DataFrame Adapter
Overview
The system supports both Pandas and Dask DataFrames for distributed data processing. The migration is 100% backward compatible - all existing pipelines work without modification.
Key Features
Automatic Type Selection
- Small datasets (< 10,000 rows): Uses Pandas for lower overhead
- Large datasets (≥ 10,000 rows): Automatically uses Dask for distributed processing
- Transparent: Users don't need to change anything
Distributed Processing
- Map Nodes: Already use Dask distributed for sub-pipeline execution
- Filter/Reduce/SQL Nodes: Optimized with DuckDB + automatic Dask support
- Scalable: Can handle datasets larger than memory
Backward Compatibility
- All existing pipeline configurations work unchanged
- User Python code still receives
pd.DataFrame - API responses unchanged
- No breaking changes
Usage
from dataframe_adapter import DataFrameAdapter, DataFrame
# Create DataFrame (auto-selects Pandas or Dask based on size)
df = DataFrameAdapter.create(data)
# Check type
is_dask = DataFrameAdapter.is_dask(df)
# Convert between types
pandas_df = DataFrameAdapter.to_pandas(df)
dask_df = DataFrameAdapter.to_dask(df)
# Common operations
length = DataFrameAdapter.get_length(df)
is_empty = DataFrameAdapter.is_empty(df)
head_df = DataFrameAdapter.head(df, 10)
concat_df = DataFrameAdapter.concat([df1, df2])
Performance Benefits
When Dask Helps
- Large datasets (> 10K rows)
- Memory-intensive operations
- Parallel transformations
- Map-reduce patterns
- Out-of-core processing (data larger than RAM)
When Pandas is Better
- Small datasets (< 10K rows)
- Interactive exploration
- Simple transformations
- Operations requiring full materialization
Configuration
Current Settings
- Threshold: 10,000 rows
- Dask Workers: Auto-detected (LocalCluster)

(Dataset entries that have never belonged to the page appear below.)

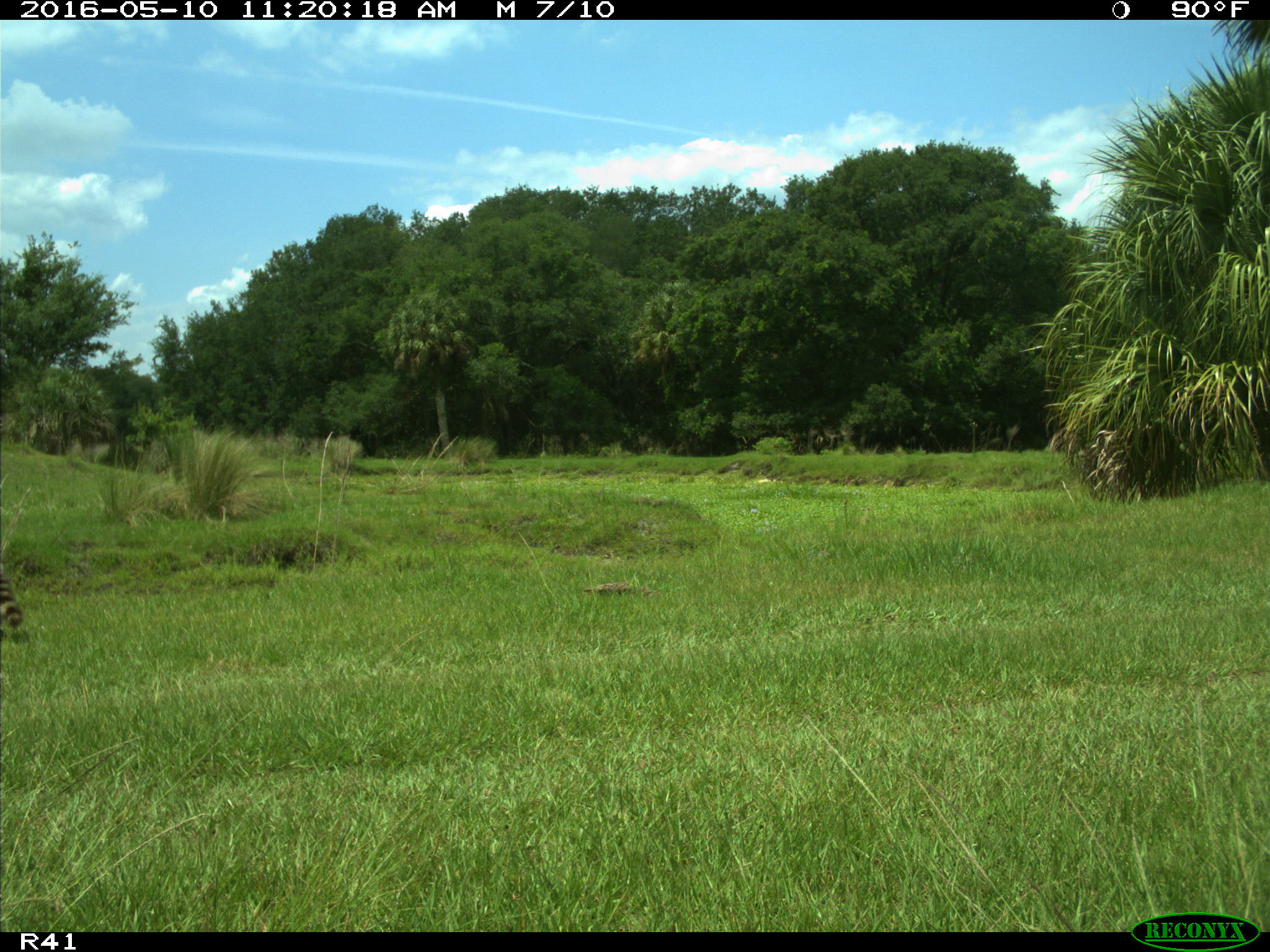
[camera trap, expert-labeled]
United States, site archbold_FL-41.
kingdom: Animalia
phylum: Chordata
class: Mammalia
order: Carnivora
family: Procyonidae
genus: Procyon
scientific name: Procyon lotor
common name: common raccoon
Procyon lotor (common raccoon).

- Partitions: Auto-calculated (1 partition per 5,000 rows)
Future Configuration (Planned)
DASK_ENABLED=true
DASK_THRESHOLD=10000
DASK_SCHEDULER_ADDRESS=tcp://scheduler:8786
DASK_N_WORKERS=4
DASK_THREADS_PER_WORKER=2
Monitoring
Dask Dashboard
When Dask client initializes, check logs for:
INFO: Dask Client initialized: http://localhost:8787/status
Visit the dashboard to see:
- Task graph
- Worker status
- Memory usage
- Task progress
Troubleshooting
Issue: "Dask Client initialization failed"

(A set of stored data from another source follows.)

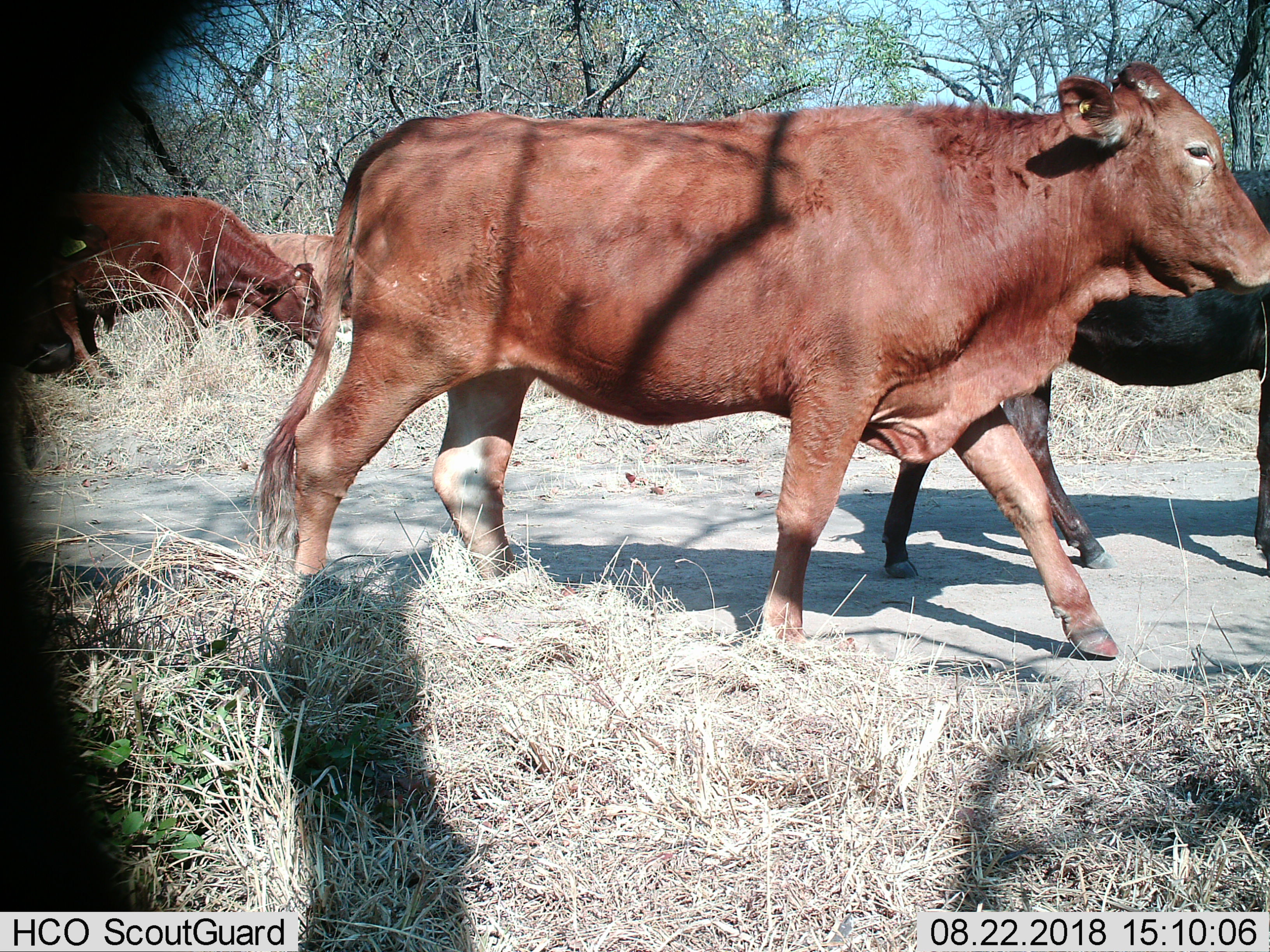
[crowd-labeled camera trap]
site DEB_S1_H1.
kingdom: Animalia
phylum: Chordata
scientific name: Vertebrata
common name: domestic animal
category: domesticanimal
Domesticanimal (domestic animal) (Vertebrata), count 5. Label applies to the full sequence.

Solution: This is expected in some environments. System falls back to Pandas.
Issue: "Memory usage increased"
Solution: Dask uses lazy evaluation. Call .compute() only when needed.

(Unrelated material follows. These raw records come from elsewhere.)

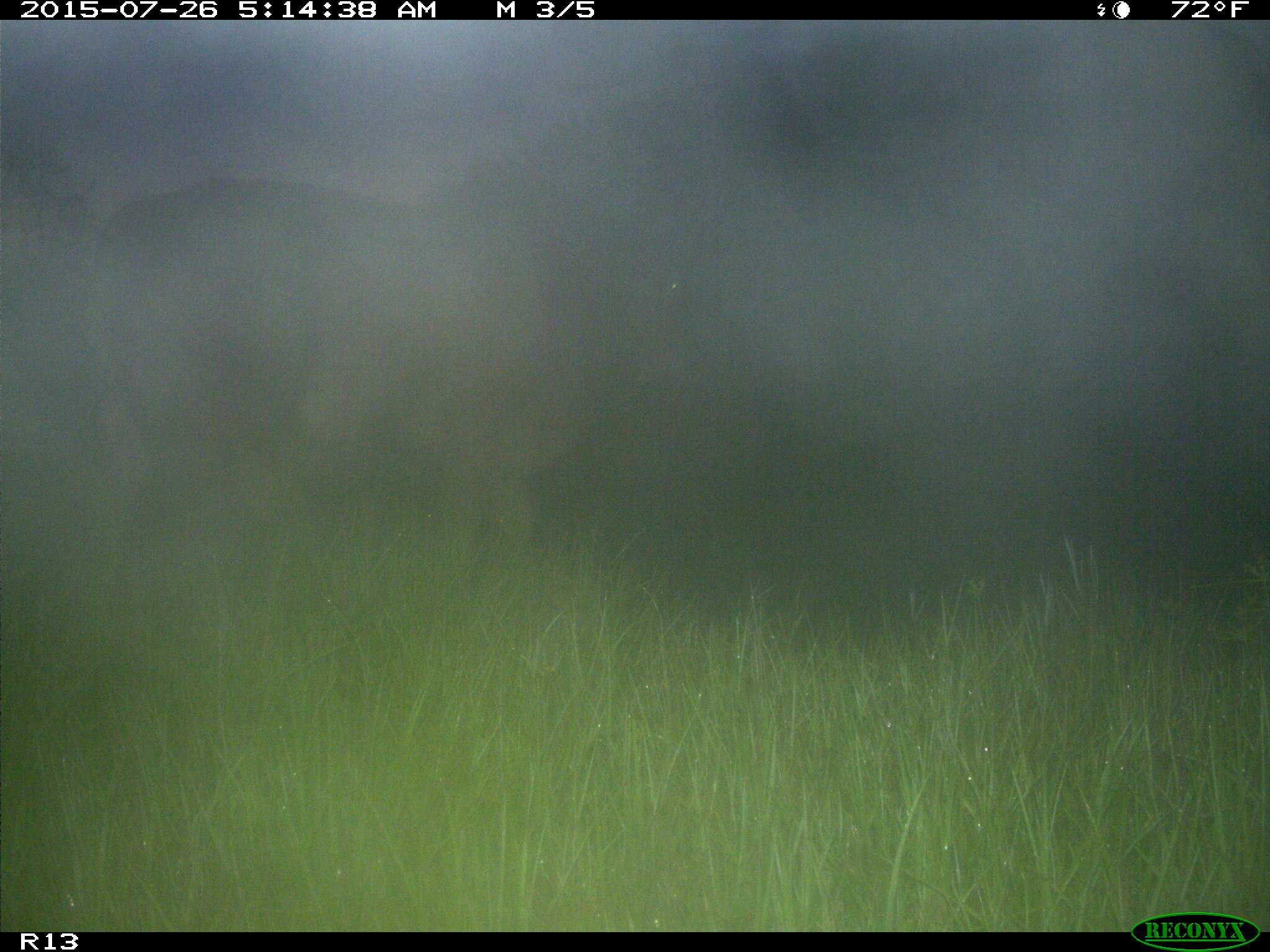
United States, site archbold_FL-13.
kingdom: Animalia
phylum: Chordata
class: Mammalia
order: Artiodactyla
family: Bovidae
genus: Bos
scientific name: Bos taurus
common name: domestic cow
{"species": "Bos taurus (domestic cow)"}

Issue: "Performance degraded for small data"
Solution: Threshold is set to 10K rows. Small data uses Pandas automatically.
Issue: "User Python code fails with Dask DataFrame"
Solution: Adapter automatically converts to Pandas before user code execution.
Rollback Plan
If issues arise:
Disable auto-selection in
dataframe_adapter.py:DASK_THRESHOLD = float('inf') # Never use DaskForce Pandas everywhere:
df = DataFrameAdapter.to_pandas(df)